LONDON — The last coronation of a king in the United Kingdom occurred nearly 86 years ago.
King George VI was formally crowned on Wednesday, May 12, 1937, at Westminster Abbey in London. The same centuries-old rituals were in place on Saturday for his grandson, Charles III.
“At a coronation in Westminster Abbey we are partakers in a thousand years,” H.R. Shaw wrote in the Liverpool Daily Post the day after George VI’s ceremony.
Tradition was needed when George VI was crowned, as the country was still reeling from the abdication of his older brother, Edward VIII.
And “Bertie,” as George was called, was equal to the task. His coronation was a dignified affair and his interaction with the public afterward was a reassuring balm to British subjects as the storm clouds of World War II were gathering.
Albert Frederick Arthur George was born on Dec. 14, 1895, at York Cottage, Sandringham. He was born on the 34th anniversary of the death of his great-grandfather, Prince Albert, the consort to Queen Victoria.
George VI and his wife, Elizabeth Bowes-Lyon, were married on April 26, 1923, at Westminster Abbey, according to the abbey’s website. She was the daughter of the Earl of Strathmore.
Fourteen years later, they were again in the fabled abbey, with the Archbishop of Canterbury crowning George VI.
According to The Illustrated Leicester Chronicle, the coronation assumed “an entirely new significance through broadcasting and the ubiquitous newsreels.” It marked the first time that a coronation had been broadcast over the radio.
George was a well-liked member of the royal family who never thought he would become king.
He fought as a young naval officer at the Battle of Jutland during World War I and was the first member of the royal family to learn to fly.
The day of the coronation was originally chosen for George’s brother, Edward VIII, who instead abdicated the throne several months earlier so he could marry American divorcee Wallis Warfield Simpson, according to Biography.com.
On the day of George VI’s coronation, his older brother was in France at the medieval Chateau de Cande, knitting a blue pullover sweater for “the woman I love,” The New York Times reported in 1937. The Duke of Windsor played golf during the day and later listened to his brother’s coronation speech, according to the newspaper.
Edward VIII reportedly sent a congratulatory telegram to George VI, the Times reported.
Media coverage of George’s coronation was intense and positive.
Travis Stanhope wrote in the Birmingham Gazette that the king was “no highbrow.”
“The man is no way superficial,” Stanhope wrote on the day of the coronation. “At the core, he is serious and sober-minded.”
The first documented coronation at Westminster Abbey occurred on Dec. 25, 1066, when William the Conqueror was crowned. Since then, only two monarchs have not been crowned at the abbey. Edward V was 12 years old and only king for two months in 1483 (April 9 to June 26); it is believed that he was murdered while imprisoned at the Tower of London later that year. Edward VIII abdicated before his coronation.

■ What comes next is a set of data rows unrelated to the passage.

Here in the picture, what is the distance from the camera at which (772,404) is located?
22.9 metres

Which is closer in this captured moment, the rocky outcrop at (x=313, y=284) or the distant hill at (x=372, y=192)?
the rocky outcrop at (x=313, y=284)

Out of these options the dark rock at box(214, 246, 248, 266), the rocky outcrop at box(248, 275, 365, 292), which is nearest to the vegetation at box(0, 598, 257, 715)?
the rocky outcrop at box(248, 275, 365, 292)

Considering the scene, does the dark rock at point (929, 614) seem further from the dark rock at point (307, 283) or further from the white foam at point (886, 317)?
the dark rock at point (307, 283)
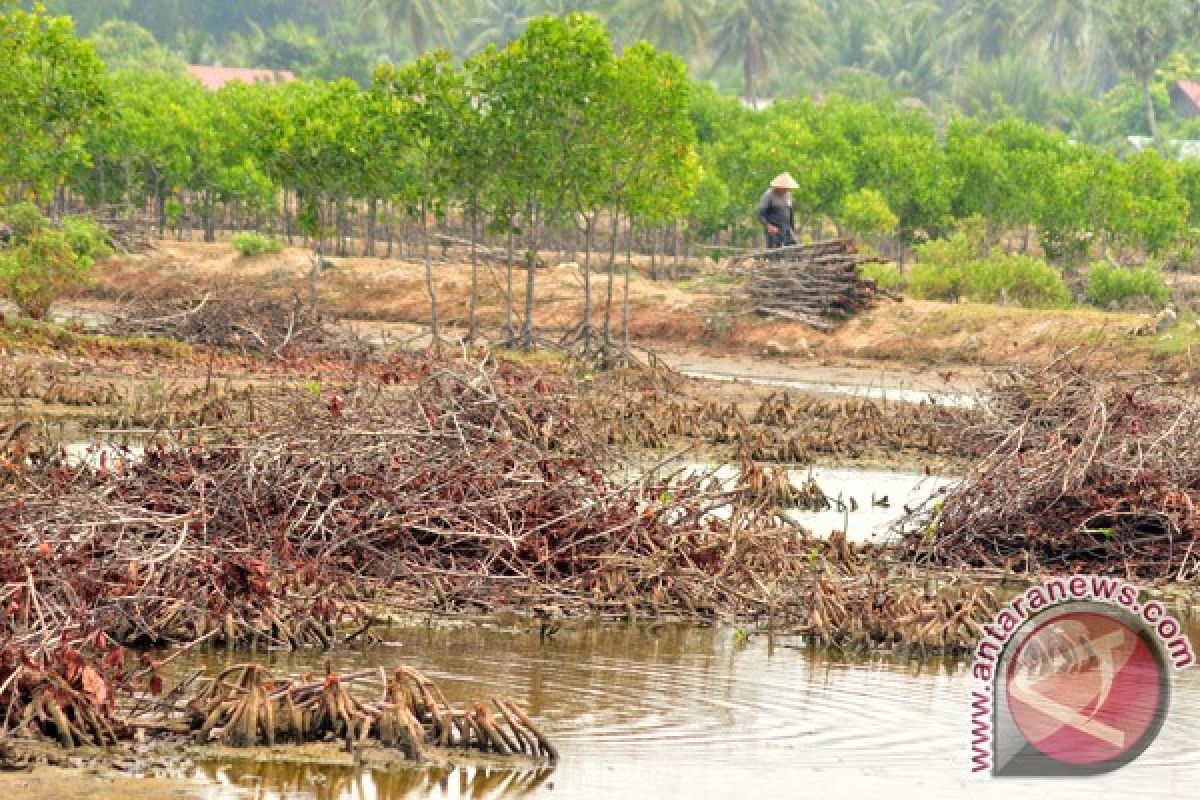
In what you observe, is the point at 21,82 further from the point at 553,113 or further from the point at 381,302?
the point at 381,302

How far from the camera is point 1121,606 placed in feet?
39.9

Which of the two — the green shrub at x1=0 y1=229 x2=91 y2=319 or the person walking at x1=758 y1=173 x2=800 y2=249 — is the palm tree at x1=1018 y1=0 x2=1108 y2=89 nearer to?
the person walking at x1=758 y1=173 x2=800 y2=249

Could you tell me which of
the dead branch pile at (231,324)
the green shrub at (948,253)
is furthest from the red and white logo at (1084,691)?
the green shrub at (948,253)

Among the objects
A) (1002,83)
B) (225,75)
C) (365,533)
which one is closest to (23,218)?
(365,533)

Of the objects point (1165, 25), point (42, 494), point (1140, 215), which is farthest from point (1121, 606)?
point (1165, 25)

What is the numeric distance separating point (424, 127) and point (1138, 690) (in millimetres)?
18921

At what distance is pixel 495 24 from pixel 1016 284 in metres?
57.8

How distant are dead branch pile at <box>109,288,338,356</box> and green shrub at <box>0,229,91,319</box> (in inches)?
38.4

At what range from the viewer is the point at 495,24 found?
290 ft

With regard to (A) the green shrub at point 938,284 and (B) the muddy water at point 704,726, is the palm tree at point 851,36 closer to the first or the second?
(A) the green shrub at point 938,284

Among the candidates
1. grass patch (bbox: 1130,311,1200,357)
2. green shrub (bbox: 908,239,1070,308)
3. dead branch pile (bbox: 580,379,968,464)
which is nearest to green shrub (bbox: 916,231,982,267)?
green shrub (bbox: 908,239,1070,308)

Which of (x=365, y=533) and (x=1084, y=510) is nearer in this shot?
(x=365, y=533)

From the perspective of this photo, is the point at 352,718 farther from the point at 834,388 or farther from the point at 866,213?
the point at 866,213

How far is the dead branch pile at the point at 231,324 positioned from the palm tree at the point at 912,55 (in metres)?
58.4
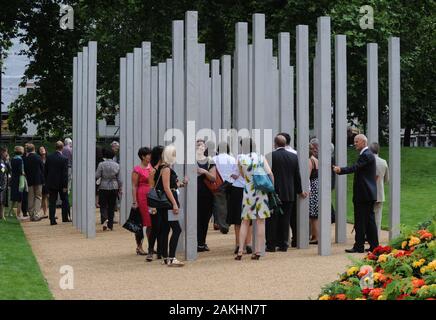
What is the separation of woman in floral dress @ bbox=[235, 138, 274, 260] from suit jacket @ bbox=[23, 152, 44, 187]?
10234 mm

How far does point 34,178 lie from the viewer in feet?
81.1

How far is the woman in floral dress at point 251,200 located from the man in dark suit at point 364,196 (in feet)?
4.83

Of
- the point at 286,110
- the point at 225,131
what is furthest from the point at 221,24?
the point at 286,110

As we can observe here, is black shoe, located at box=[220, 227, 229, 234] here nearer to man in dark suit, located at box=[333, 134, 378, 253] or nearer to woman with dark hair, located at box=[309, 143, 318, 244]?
woman with dark hair, located at box=[309, 143, 318, 244]

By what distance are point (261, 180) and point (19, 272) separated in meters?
3.98

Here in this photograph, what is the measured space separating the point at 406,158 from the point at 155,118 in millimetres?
24084

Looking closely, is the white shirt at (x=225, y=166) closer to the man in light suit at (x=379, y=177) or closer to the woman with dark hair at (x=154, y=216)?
the woman with dark hair at (x=154, y=216)

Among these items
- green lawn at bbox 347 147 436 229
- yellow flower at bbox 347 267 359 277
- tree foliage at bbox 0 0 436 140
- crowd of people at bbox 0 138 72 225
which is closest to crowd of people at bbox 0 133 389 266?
green lawn at bbox 347 147 436 229

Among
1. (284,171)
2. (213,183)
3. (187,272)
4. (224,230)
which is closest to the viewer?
(187,272)

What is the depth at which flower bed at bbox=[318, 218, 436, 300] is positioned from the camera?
8.24 m

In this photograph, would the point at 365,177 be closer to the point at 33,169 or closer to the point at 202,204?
the point at 202,204

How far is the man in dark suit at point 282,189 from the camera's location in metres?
16.8

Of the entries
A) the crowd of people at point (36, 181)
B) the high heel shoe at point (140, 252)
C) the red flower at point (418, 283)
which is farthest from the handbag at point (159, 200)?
the crowd of people at point (36, 181)

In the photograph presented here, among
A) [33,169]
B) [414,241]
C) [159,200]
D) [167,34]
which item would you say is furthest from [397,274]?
[167,34]
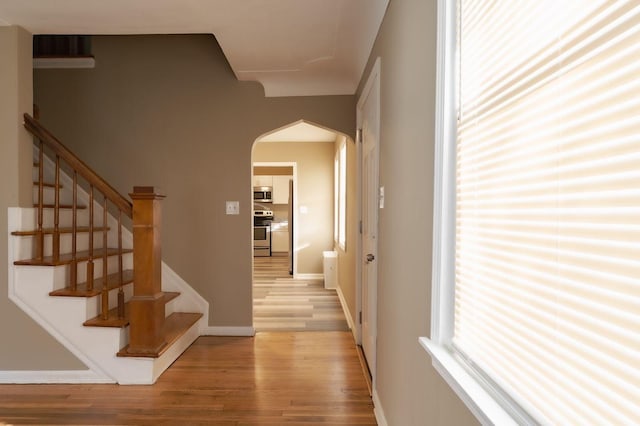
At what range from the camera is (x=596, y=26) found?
648mm

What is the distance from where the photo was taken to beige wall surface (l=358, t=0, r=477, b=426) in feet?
4.75

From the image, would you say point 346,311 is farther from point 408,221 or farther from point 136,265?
point 408,221

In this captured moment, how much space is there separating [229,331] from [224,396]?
4.36ft

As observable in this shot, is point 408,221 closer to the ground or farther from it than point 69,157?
closer to the ground

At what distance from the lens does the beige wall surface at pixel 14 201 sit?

George VI’s ceremony had seating for 7,700 at Westminster Abbey, the Central Somerset Gazette reported in May 1937. The processional was lined with a 173-foot-long carpet of blue chenille.
The trip from Buckingham Palace to Westminster Abbey was 6½ miles long as the royal coach took a winding route, the newspaper reported.
During the ceremony, Cosmo Gordon Lang, the 72-year-old Archbishop of Canterbury, solemnly placed the St. Edward’s crown on George’s head.
“God crown you with a crown of glory and righteousness, that by the ministry of this our benediction, having right faith and manifold fruit of good works, you may obtain the crown of an everlasting kingdom by the gift of Him whose kingdom endureth forever,” Lang said.
That night, the newly crowned king spoke to the nation in a radio broadcast, delivering the speech “clearly and slowly,” the Liverpool Daily Post reported.
“Never has a newly crowned king been able to talk to all of his peoples on the day of his coronation,” George VI said. “I rejoice that I can now speak to you all, wherever you may be, greeting old friends in distant lands, and, as I hope, new friends in those parts where it has not yet been my good fortune to go.”
The procession back to Buckingham Palace ended in a “deluge,” according to the Liverpool Daily Post.
The king and queen stepped out onto the balcony at the palace to acknowledge the cheering throngs four times that night, the last appearance coming at 11:30 p.m. They stood and waved to the crowd before returning inside the palace and retiring for the night.
“Gorgeous Ritual in Westminster Abbey,” The Shepton Mallet Journal reported the next day.
Information from newspaper archives was used in compiling this story.